The MSO-ED tools allow studying important aspects such as demand response, energy transmission, or distributed generation. Mathematical technologies allow the management of smart networks that integrate sustainable energy sources such as wind, photovoltaic or hydroelectric power with fossil fuels. They are also essential for improving the efficiency of power plants, wind turbines, batteries and solar efficiency.

No less important is the optimization of energy-intensive industrial processes. Optimally adjusting the operating parameters of each process helps adjust the energy required for the required production level. It is a field in which the numerical simulation of the process helps to make disruptive changes that entail significant changes in the need for energy resources.

Decision makers need advanced tools that enable long-term risk analysis, clean processes, and prototype improvements, along with an appropriate set of optimization and control methods.
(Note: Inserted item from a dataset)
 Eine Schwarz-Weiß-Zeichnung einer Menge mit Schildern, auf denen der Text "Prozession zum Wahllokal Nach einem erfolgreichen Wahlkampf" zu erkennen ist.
The key technologies of these processes are often very complex and require the support of highly qualified experts, which are often not available in small and medium-sized companies. In addition, the providers of the necessary skills are spread over different areas of specialization in universities, research and technological institutions. These characteristics require the collaboration and integration of different advanced providers and other innovation players in different sectors and regions. This integrative role is one of the proposed goals for the PET MSO-ED platform.
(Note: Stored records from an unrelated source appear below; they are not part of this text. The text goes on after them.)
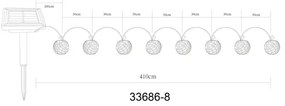 Globo 33686-8 - LED Solárna dekoračná reťaz 98xLED/0,1W/3V IP44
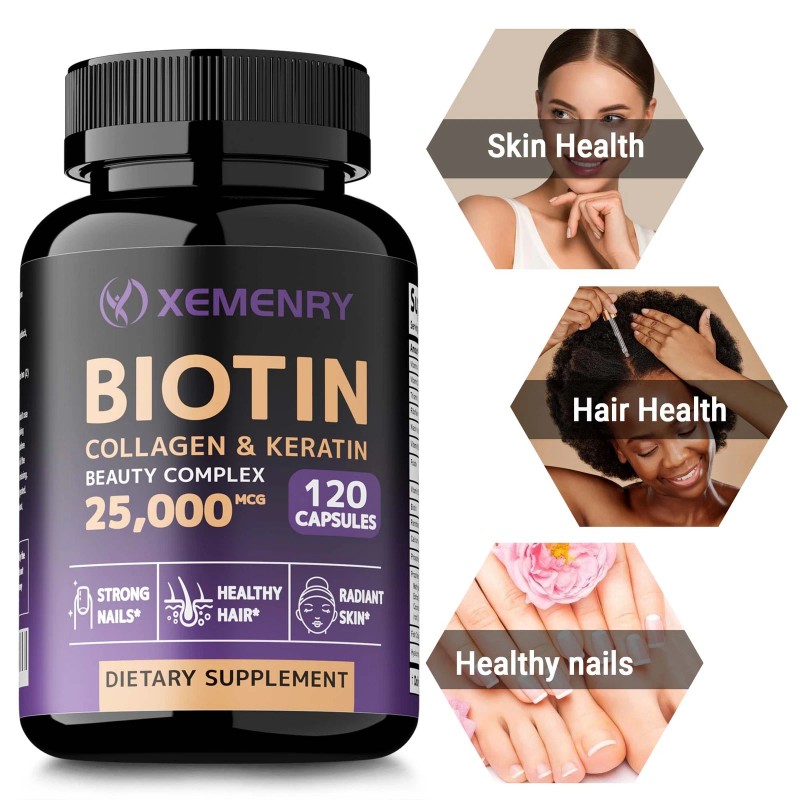 Biotin Collagen & Keratin 25,000mcg - Hair, Skin, Nails, Bone
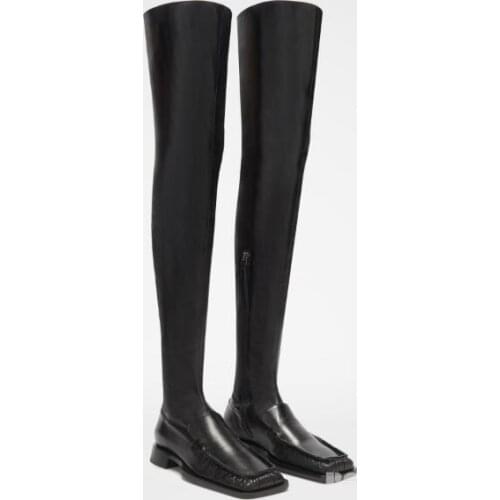 Dipsloot New Gold Bronze Black Beige Pleated Square Toe Over The Knee Flat Boots Woman Elastic Slim Tube Long Slim Knight Boots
• Capacities of MSO-ED Technologies in the field of Challenge 3
  • Prediction and planning of energy production, and generation of scenario trees of the uncertainty of the demand for the various types of energy for domestic and industrial uses.
  • Optimization of the planning of the expansion capacity of energy generating elements and their transmission, considering the location options of renewable energy sources (wind, solar and photovoltaic, among others).
  • Optimization of electricity generation in industrial and residential buildings for self-consumption, and its connection to the distribution network.
  • Optimization of maintenance planning for electric power generators.
  • Optimization of power distribution networks.
  • Numerical simulation of heat transfer processes and combustion processes.
  • Numerical simulation of thermoelectric, thermomagnetic, and thermomechanical processes.
  • Help in making decisions in energy processes.

• Success stories already implemented in the field of Challenge 3
  • Power network simulation and optimization software. Math-in success case accessible in the database of the European network EU-Maths-IN.
  • Simulation and optimization of battery charging and discharging processes for electric vehicles. Math-in success case published in the database of the European network EU-Maths-IN.
  • Profitability of hydrogen storage systems in wind farms. math-in Case Study Book, pg. 8.
  • Predictive maintenance of air conditioning systems. Math-in success stories published in the database of the European network EU-Maths-IN. See in link1 and link2.
  • Temperature control in industrial ovens. math-in Case Study Book, pg. 5.
  • Metal casting processes and metallurgical treatment. Math-in success case published in the database of the European network EU-Maths-IN.
  • Predictive tool for pollution episodes and pollution events in a thermal plant. See math-in Success Case Book, pg. 6.
  • Mathematical modeling and numerical simulation in order to improve the efficiency and productivity of industrial furnaces for metal purification. See math-in Success Case Book, pg. 3. 4.
  • Assists in the design of energy supply systems for ships in ports. Math-in success case published in the database of the European network EU-Maths-IN.